▶ [Task directions]
Reproduce word for word every line of the data below, starting at the line with "Place silhouetted tree" and continuing through the final line of the data, with both ends included.

▶ [Records to process]

-.-.-

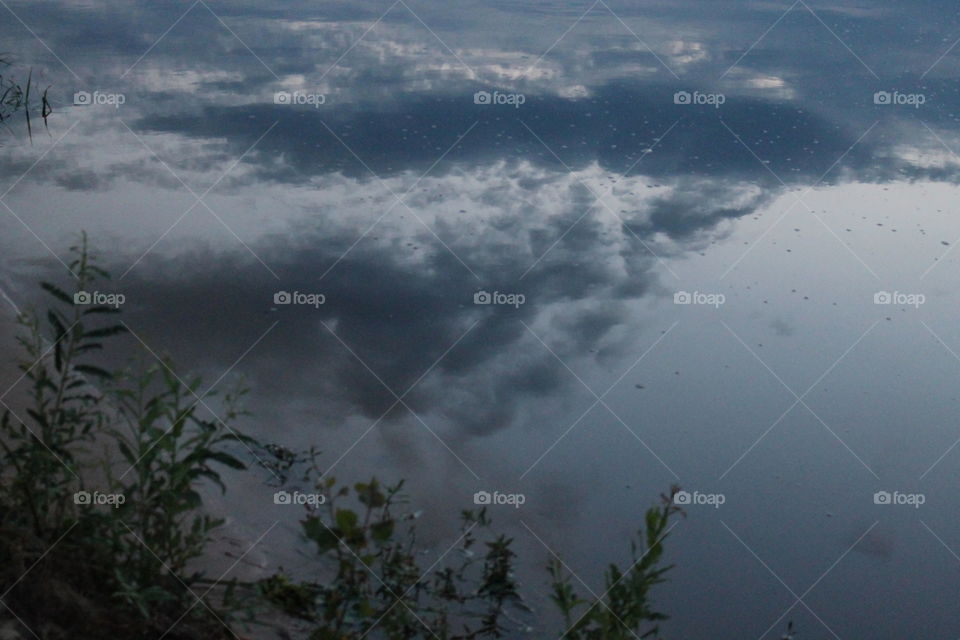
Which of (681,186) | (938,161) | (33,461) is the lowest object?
(33,461)

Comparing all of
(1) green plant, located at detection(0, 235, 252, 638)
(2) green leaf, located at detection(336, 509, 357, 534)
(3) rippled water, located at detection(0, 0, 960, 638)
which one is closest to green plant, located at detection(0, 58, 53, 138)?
(3) rippled water, located at detection(0, 0, 960, 638)

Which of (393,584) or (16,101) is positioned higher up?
(16,101)

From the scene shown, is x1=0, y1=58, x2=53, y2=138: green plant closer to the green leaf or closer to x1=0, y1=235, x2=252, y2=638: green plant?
x1=0, y1=235, x2=252, y2=638: green plant

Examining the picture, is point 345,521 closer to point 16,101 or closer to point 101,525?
point 101,525

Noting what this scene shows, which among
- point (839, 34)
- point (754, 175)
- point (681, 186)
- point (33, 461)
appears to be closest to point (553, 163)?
point (681, 186)

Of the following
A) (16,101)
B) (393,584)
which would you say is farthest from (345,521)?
(16,101)

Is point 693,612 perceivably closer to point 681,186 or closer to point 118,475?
point 118,475

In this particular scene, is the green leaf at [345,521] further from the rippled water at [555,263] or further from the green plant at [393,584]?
the rippled water at [555,263]

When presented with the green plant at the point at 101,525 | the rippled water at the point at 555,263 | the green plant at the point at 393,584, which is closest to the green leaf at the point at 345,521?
the green plant at the point at 393,584
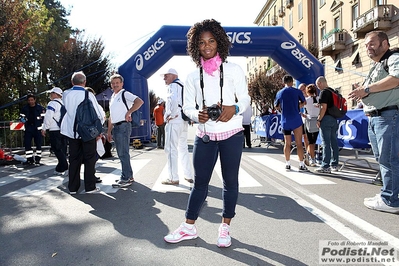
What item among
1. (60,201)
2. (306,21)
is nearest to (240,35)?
(60,201)

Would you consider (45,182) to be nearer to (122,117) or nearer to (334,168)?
(122,117)

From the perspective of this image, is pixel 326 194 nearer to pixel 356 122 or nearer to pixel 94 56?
pixel 356 122

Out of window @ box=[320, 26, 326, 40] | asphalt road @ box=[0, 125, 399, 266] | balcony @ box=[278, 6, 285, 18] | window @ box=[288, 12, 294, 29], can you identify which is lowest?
asphalt road @ box=[0, 125, 399, 266]

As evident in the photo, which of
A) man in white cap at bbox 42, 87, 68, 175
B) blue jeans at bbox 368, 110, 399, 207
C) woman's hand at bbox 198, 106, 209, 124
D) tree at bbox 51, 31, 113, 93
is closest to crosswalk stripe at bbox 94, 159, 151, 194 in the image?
man in white cap at bbox 42, 87, 68, 175

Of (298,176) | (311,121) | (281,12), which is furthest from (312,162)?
(281,12)

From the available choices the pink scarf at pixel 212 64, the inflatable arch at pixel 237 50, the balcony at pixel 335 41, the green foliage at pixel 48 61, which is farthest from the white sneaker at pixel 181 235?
the balcony at pixel 335 41

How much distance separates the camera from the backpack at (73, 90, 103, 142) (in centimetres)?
527

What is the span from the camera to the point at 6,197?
520 cm

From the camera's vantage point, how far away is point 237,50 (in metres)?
13.2

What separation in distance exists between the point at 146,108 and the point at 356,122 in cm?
848

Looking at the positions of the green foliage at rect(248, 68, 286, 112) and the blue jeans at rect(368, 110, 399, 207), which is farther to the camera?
the green foliage at rect(248, 68, 286, 112)

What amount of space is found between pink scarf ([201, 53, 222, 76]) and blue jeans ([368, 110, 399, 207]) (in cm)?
232

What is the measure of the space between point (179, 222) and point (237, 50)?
34.0ft

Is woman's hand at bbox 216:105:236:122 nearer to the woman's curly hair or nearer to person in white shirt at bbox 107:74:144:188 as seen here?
the woman's curly hair
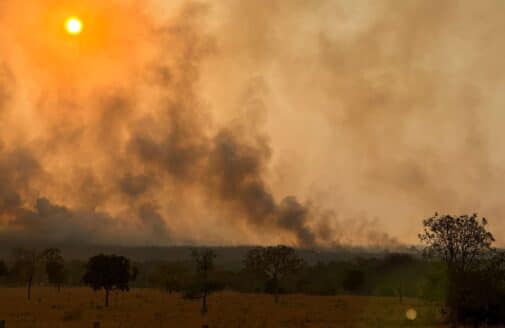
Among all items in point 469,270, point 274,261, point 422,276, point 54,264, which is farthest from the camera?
point 54,264

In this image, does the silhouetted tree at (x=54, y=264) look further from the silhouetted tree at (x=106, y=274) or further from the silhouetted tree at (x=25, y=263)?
the silhouetted tree at (x=106, y=274)

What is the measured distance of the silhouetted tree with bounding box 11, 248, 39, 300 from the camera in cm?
10629

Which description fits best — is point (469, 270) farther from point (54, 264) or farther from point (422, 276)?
point (54, 264)

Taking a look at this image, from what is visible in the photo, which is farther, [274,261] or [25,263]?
[25,263]

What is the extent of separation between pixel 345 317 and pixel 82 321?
26603mm

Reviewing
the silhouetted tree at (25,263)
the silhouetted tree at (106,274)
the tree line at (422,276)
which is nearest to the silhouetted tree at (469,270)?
the tree line at (422,276)

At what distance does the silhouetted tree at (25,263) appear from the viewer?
106 m

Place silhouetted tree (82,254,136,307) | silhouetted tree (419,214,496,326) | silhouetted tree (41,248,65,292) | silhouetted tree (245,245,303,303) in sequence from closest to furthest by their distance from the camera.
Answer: silhouetted tree (419,214,496,326) → silhouetted tree (82,254,136,307) → silhouetted tree (245,245,303,303) → silhouetted tree (41,248,65,292)

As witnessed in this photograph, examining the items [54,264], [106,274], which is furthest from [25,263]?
[106,274]

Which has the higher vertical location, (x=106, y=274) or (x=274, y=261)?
(x=274, y=261)

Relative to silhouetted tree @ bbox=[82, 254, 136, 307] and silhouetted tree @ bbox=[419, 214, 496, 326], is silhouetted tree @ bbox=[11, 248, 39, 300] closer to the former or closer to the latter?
silhouetted tree @ bbox=[82, 254, 136, 307]

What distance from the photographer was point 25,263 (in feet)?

-.-.-

▶ [Complete output]
Place silhouetted tree (82,254,136,307) | silhouetted tree (419,214,496,326) | silhouetted tree (41,248,65,292) | silhouetted tree (245,245,303,303) in sequence from closest to furthest by their distance from the camera.
Answer: silhouetted tree (419,214,496,326) → silhouetted tree (82,254,136,307) → silhouetted tree (245,245,303,303) → silhouetted tree (41,248,65,292)

As witnessed in this photograph, examining the items [54,264], [106,274], which is furthest from [25,263]?
[106,274]

Which has the higher vertical location, (x=106, y=274) or (x=274, y=261)?
(x=274, y=261)

Relative to silhouetted tree @ bbox=[82, 254, 136, 307] and silhouetted tree @ bbox=[419, 214, 496, 326], is silhouetted tree @ bbox=[11, 248, 39, 300] closer to the former or closer to the latter?
silhouetted tree @ bbox=[82, 254, 136, 307]

What distance from the photographer was point 25,263 (in feet)?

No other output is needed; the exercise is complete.